» Instructions:
1. Please answer these questions about the text on Python list methods, one answer a line, marked to match:
(a) What error does index raise when the value isn't found in the given range?
(b) What do the mutating methods return?
(c) Which two keyword arguments does sort accept?
2. Continue the text on Python list methods, picking up right after its last line.

Pure (return a new value or query)

index accepts optional start / end bounds (negatives count from the end) and raises ValueError if the value isn’t found in that range; copy returns a shallow copy.

xs = [1, 2, 3, 2] print(xs.index(2)) print(xs.index(2, 2)) # search from index 2 print(xs.count(2)) ys = xs.copy() ys.append(99) print(xs) # original unchanged print(ys)

Output · expected


1
3
2
[1, 2, 3, 2]
[1, 2, 3, 2, 99]

Mutating

Return None, mutate in place. extend accepts any iterable. sort accepts key=fn and reverse=True/False.

xs = [1, 2, 3] xs.append(4) print(xs) xs.extend(range(5, 7)) # any iterable print(xs) xs.insert(0, 99) print(xs)

Output · expected


[1, 2, 3, 4]
[1, 2, 3, 4, 5, 6]
[99, 1, 2, 3, 4, 5, 6]

xs = [1, 2, 3, 2] xs.remove(2) # first occurrence print(xs) popped = xs.pop() # last print(popped, xs) popped = xs.pop(0) # by index print(popped, xs)

Output · expected


[1, 3, 2]
2 [1, 3]
1 [3]

xs = [3, 1, 4, 1, 5] xs.sort() print(xs) xs.reverse() print(xs) xs.clear() print(xs)

» Given material:
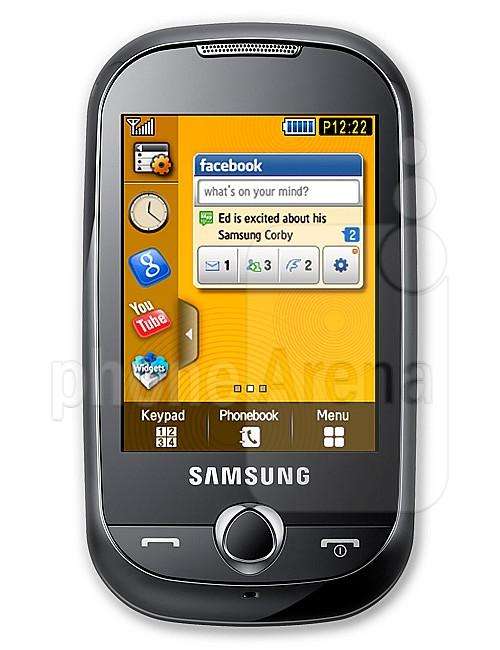 Samsung Corby S3650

» Results:
1.
(a) ValueError
(b) None
(c) key=fn and reverse=True/False

2.
Output · expected


[1, 1, 3, 4, 5]
[5, 4, 3, 1, 1]
[]

Dict methods

Views

keys, values, items return concrete list snapshots, not live views. Dict mutations don’t affect captured snapshots. This is intentional: live views are shared mutable state, which conflicts with the functional paradigm.

d = {"a": 1, "b": 2, "c": 3} print(list(d.keys())) print(list(d.values())) print(list(d.items())) # Snapshot is detached from the dict k = d.keys() d["d"] = 4 print(k) # ['a', 'b', 'c'] pre-mutation

Output · expected


['a', 'b', 'c']
[1, 2, 3]
[('a', 1), ('b', 2), ('c', 3)]
['a', 'b', 'c']

Lookup with default

d = {"a": 1} print(d.get("a")) print(d.get("z")) print(d.get("z", 0))

Output · expected


1
None
0

Mutation

update accepts a dict, an iterable of length-2 sequences, or keyword arguments (d.update(a=1)). popitem returns the last-inserted entry; empty -> KeyError. pop(key) on a missing key -> KeyError unless a default is given. The dict.fromkeys(iterable[, value]) classmethod builds a new dict mapping each key to value (default None). No clear.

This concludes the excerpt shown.